Assim que as circunstâncias o permitiram, o clero e o povo cristão de Roma se reuniram em algum dos locais de culto, talvez uma dependência das catacumbas, e procederam à eleição. Procuravam empenhadamente chegar a um consenso em torno do candidato mais idôneo. As preferências se inclinavam para aqueles de origem nobre e influente. No entanto, não havia meio de chegarem a um acordo.
Do anonimato à notoriedade
Naquele dia, Fabiano voltava do campo, com alguns amigos. No caminho, sentiu um desejo intenso de saber quem seria o novo Papa. Mera curiosidade? Inspiração do Espírito Santo? E ele, movido por esse misterioso impulso, entrou no local onde transcorria a eleição.
Podemos imaginar que tenha ido logo procurar seus conhecidos para se informar das últimas novidades. Talvez algum dos candidatos fosse seu amigo ou parente…

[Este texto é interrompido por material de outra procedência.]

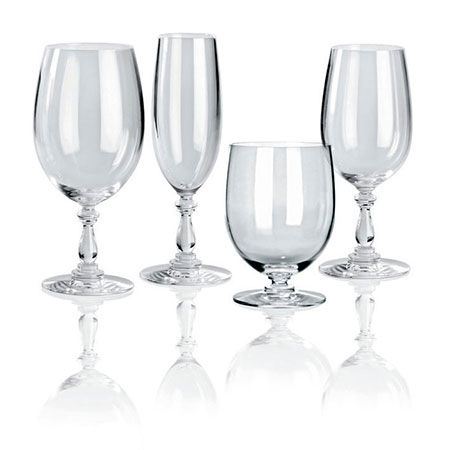 Glass set Dressed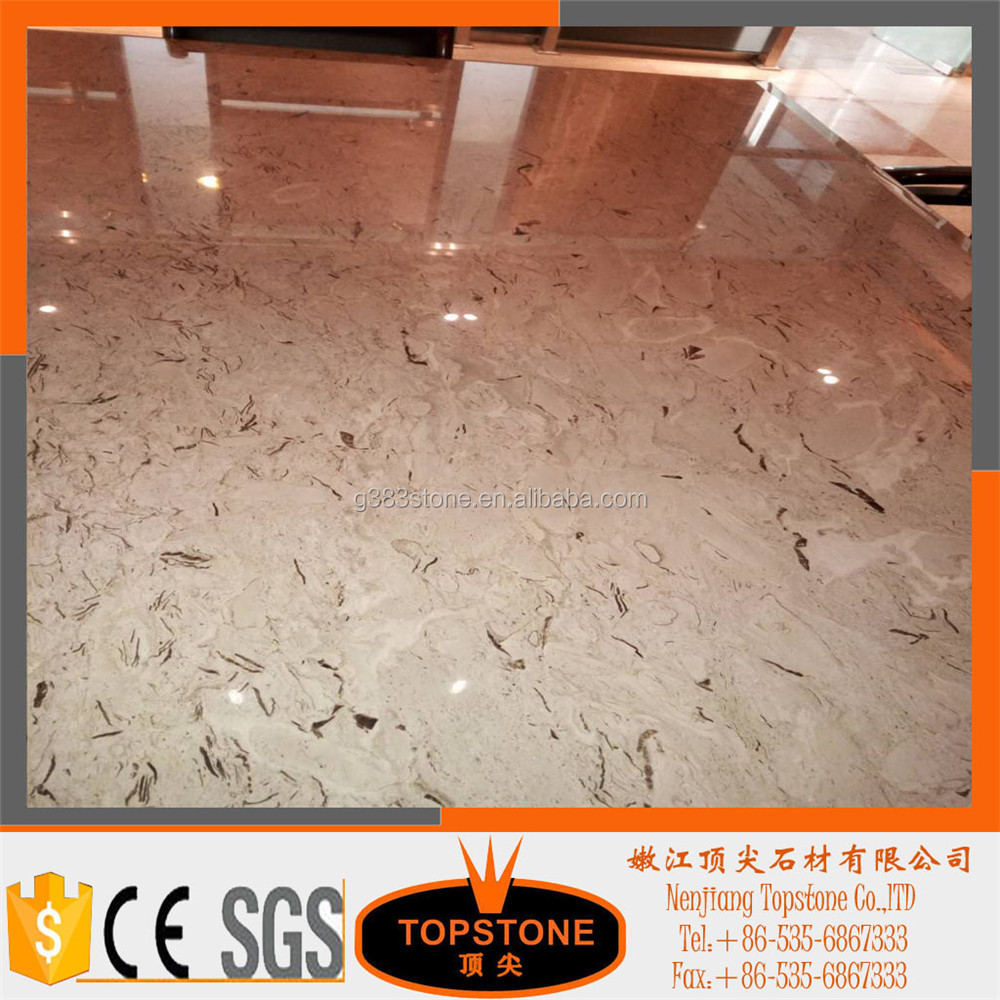 Low price butterfly grey slabs marble manufacturers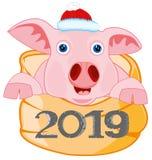 Symbol approaching year piglet in bag.Vector illustration. Symbol approaching new 2019 piglet peers out bag stock illustration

Porém, Fabiano, ao transpor o umbral do lugar onde se desenrolava esse acontecimento histórico, estava bem convicto de que na escolha de um Papa há sempre um eleitor invisível, o qual tem a última palavra, independentemente das intenções humanas que possam interferir naquele ato: o Divino Espírito Santo.
Dessa vez, o Grande Eleitor havia decidido intervir de modo visível.
Enquanto Fabiano se esgueirava por entre a assistência para se aproximar do centro da cena onde se desenrolavam os debates, uma pomba entrou por uma janela do recinto, esvoaçou elegantemente sobre os circunstantes e pousou suavemente sobre a sua cabeça: o Espírito Santo o havia escolhido! A assembléia, presenciando o fato, logo irrompeu numa grande aclamação de júbilo diante de um sinal tão notório da Providência: “Ele é digno! Ele é digno! E apesar da resistência de Fabiano, cercaram-no e o fizeram sentar-se no trono pontifício”, relata Eusébio de Cesaréia 2.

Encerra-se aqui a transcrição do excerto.